Ann Grant Lord (Vanessa Redgrave), a former cabaret singer, is gravely ill and on her deathbed, attended by her two alternatingly loving and warring daughters, Constance (the late Natasha Richardson, Redgrave's real-life daughter) and Nina (Toni Collette, whom I'd like to nominate for worst onscreen hairstyle ever in the history of cinema). Heavily medicated, Ann drifts in and out of consciousness, and in her dream-states, she drifts back to incidences in a summer in the 1950's, when she served as maid of honor to her best friend Lila Wittenborn (Mamie Gummer portrays the young Lila, and Claire Danes portrays the young Ann Grant) at Lila's family's summer home in Newport.
Ann, as a college friend of Lila and her younger brother, Buddy, seems out of her element among the wealthy. Her rather bohemian dress and hairstyle contrast with the preppy clothes, house and friends the Wittenborns embody. Glenn Close and Barry Bostwick portray the well-born, well-heeled Wittenborn parents to perfection. Much is made of the fact that Ann will be singing a song at the bride's request at the wedding reception. I'm still not sure WHY so much is made of this, and the best I can come up with is that the song selection, "Time After Time" is a little wink at us because the film flashes back and forth from this era of the 1950's to the present day.
Buddy (Hugh Dancy, with an American accent and boyish good looks) introduces Ann to Harris. It seems as though everyone loves Harris, and I do mean everyone. Today in loose company I think Harris could qualify as a man-whore. Lila has been in love with him since she was a teenager, Buddy is in love with him, and soon Ann falls under his rather bewildering spell. As Harris, Patrick Wilson is surely a great-looking guy, but I frankly couldn't understand his wide appeal to what seemed to be half of Newport.

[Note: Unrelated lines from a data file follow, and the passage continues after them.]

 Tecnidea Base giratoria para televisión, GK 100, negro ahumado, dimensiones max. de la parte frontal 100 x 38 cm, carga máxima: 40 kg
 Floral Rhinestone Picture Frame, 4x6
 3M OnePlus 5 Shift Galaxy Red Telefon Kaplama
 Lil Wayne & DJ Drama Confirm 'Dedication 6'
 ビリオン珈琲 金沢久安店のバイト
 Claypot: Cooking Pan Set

All that's revealed about him is that he's handy with a boat, is the son of one of the Wittenborns' servants, became a doctor and practices medicine in the small town where he grew up.
In events leading up to the wedding, Buddy becomes more and more inebriated to the point that "YOU KNOW SOMETHING BAD WILL HAPPEN". Ann literally clutches her stomach on the way back to the Wittenborns the morning after the wedding and says this much to Harris. And of course something bad does happen and leaves a void in all of their lives.

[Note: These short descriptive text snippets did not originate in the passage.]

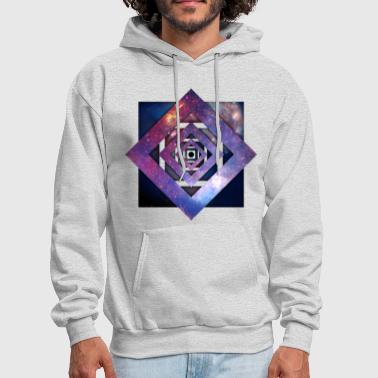 Art - Twisted Galaxy - Men's Hoodie
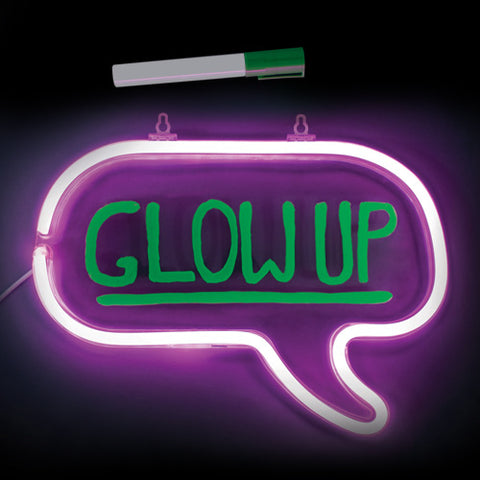 Neon Effect Write On Speech Bubble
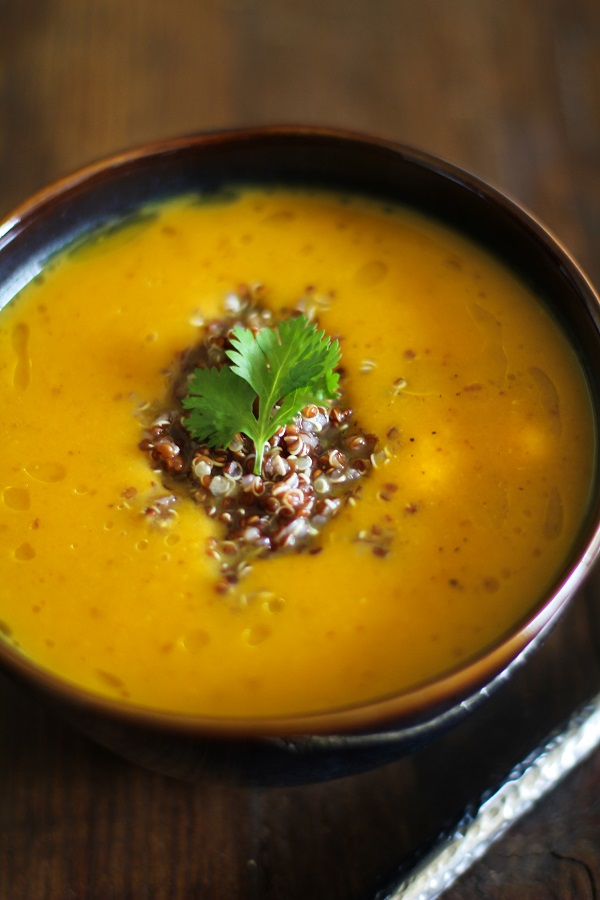 Roasted Sweet Potato Soup with Quinoa - - - > www.theroastedroot.net
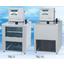 卓上型低温恒温水槽(循環式)『TRL-11/TRL-11L』 製品画像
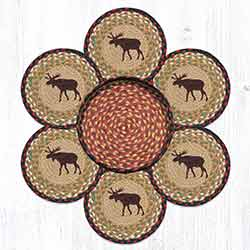 TNB-19 Moose Trivet Set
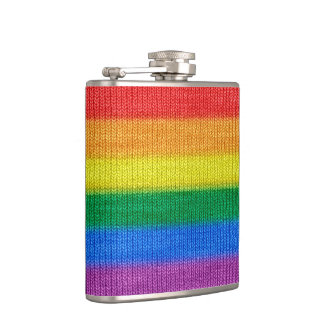 Rainbow Flag knitting Stripes seamless pattern Hip Flask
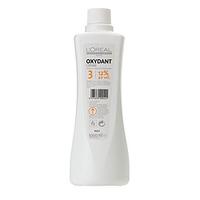LOreal Professionnel Oxydant Creme - Оксидент-Крем 12% 1000 млСредства для окрашивания волос<br>Косметический стабилизированный крем-пероксид от LOreal Professionnel соответствует процентному содержанию перекиси водорода. Обеспечивает эластичную и одновременно плотную консистенцию смеси, содержит компонент, который защищает кожу головы.Тип волос: для всех типов волосОбъем: 1000 мл<br>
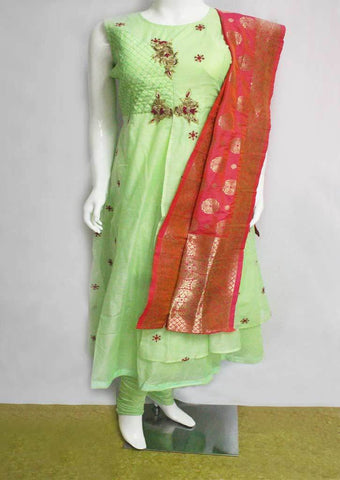 Pista Green With Pink Readymade Salwar-FN44041 ARRS Silks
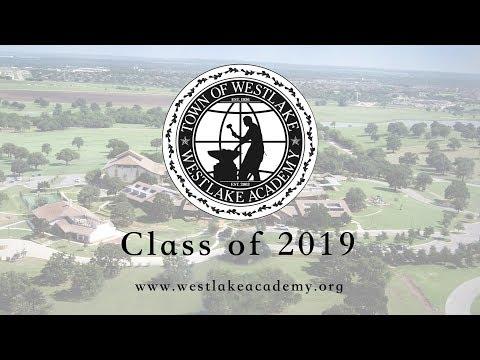Westlake Academy Graduation Ceremony Live Stream 2019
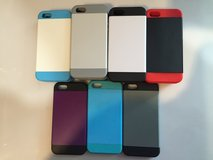 iPhone 5 bumper 2piece cases in Yucca Valley, California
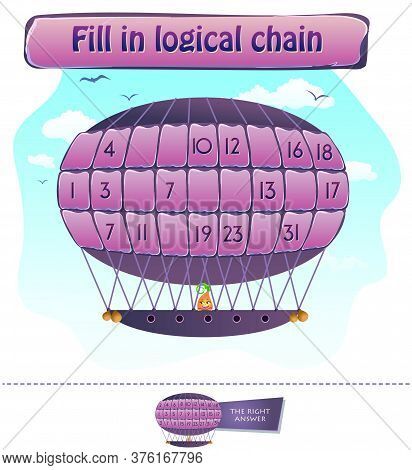 Fill In Logical Chain Puzzle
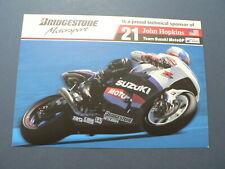 INFO FAN CARD JOHN HOPKINS WEGRACE ROADRACE TEAM SUZUKI MOTO GP 21 BRIDGESTONE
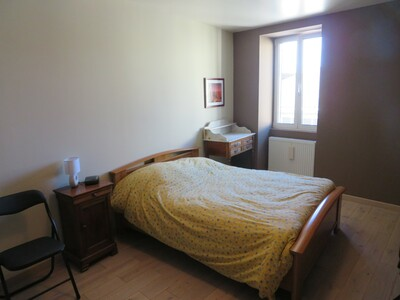 Vente Maison Billom 63160 - Photo 30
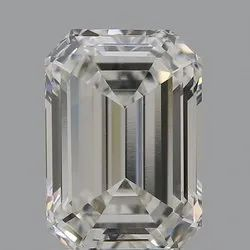 Emerald Cut CVD Diamond 1.52ct H VVS2 IGI Certified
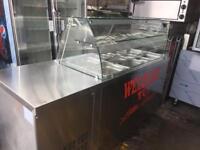 Pitza roping fridge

Back in the present, Constance and Nina are perplexed about Ann's mutterings and murmurings during her semi-consciousness and take stabs at each other, too for their different natures. Constance is apparently a model of stability and success, a career woman (in what field we have no clue) who's married with 2 chidren, and lives a short distance from Ann. Nina, of course, by contrast, is seen as flightly and non-commital, despite the fact her boyfriend Luc has accompanied her on the trip to see her dying mother. Meryl Streep turns in an interesting performance as the "present-day" Lila, who comes to see her dying friend and reminisce with her.

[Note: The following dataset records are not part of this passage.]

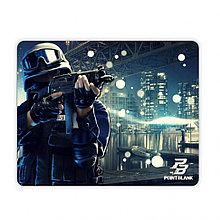 Коврик для компьютерной мыши X-Game, POINT BLANK V2.P, 210*260*3 мм., Пол. Пакет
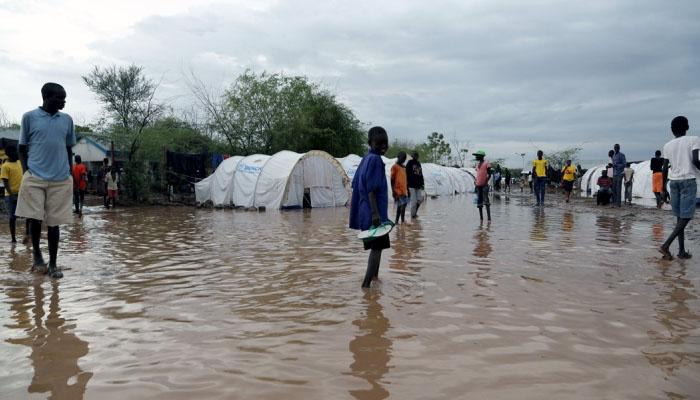 سوڈان میں بارشوں سے 46 افراد ہلاک
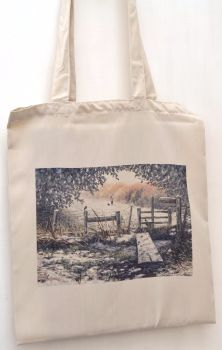 Bag - Over the Stream - Winter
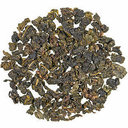 Picture of Milky Oolong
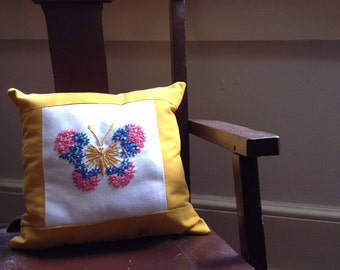 Daisy Stitch Butterfly Accent Pillow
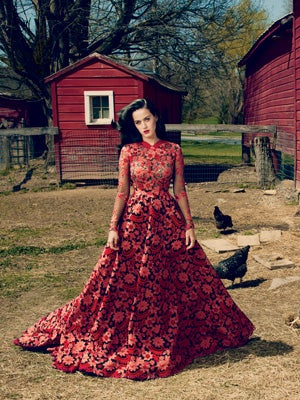 Katy Perry Tells All: The Real Deal Behind The Men In Her Life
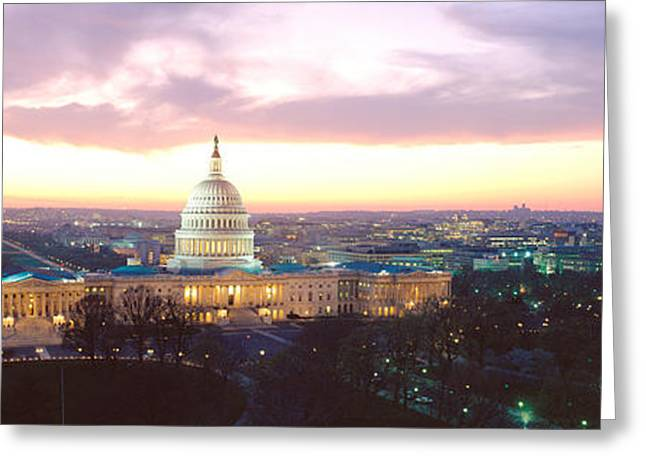Raining Down Greeting Cards - Twilight, Capitol Building, Washington Greeting Card by Panoramic Images
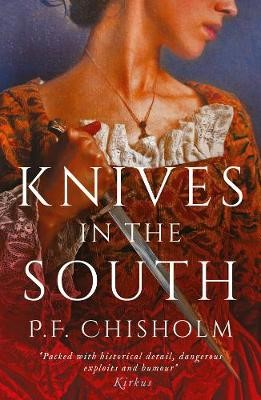 Knives in the South -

The scenery was gorgeous, filmed on location in Newport. The costuming was pretty much on the mark, very tastefully done. There are bittersweet notes in viewing Natasha Richardson onscreen, of course, since her tragic and unexpected death. Needless to say she makes a very convincing appearance in loving daughter Constance. And despite the bittersweet, the one very joyful note about the film is that it was the vehicle for the meeting of Claire Danes and Hugh Dancy who have since wed. But as a whole it was a too-long film, and the plot was a bit of an inexplicable mess. So much talent, so little for them to do, and such a shame.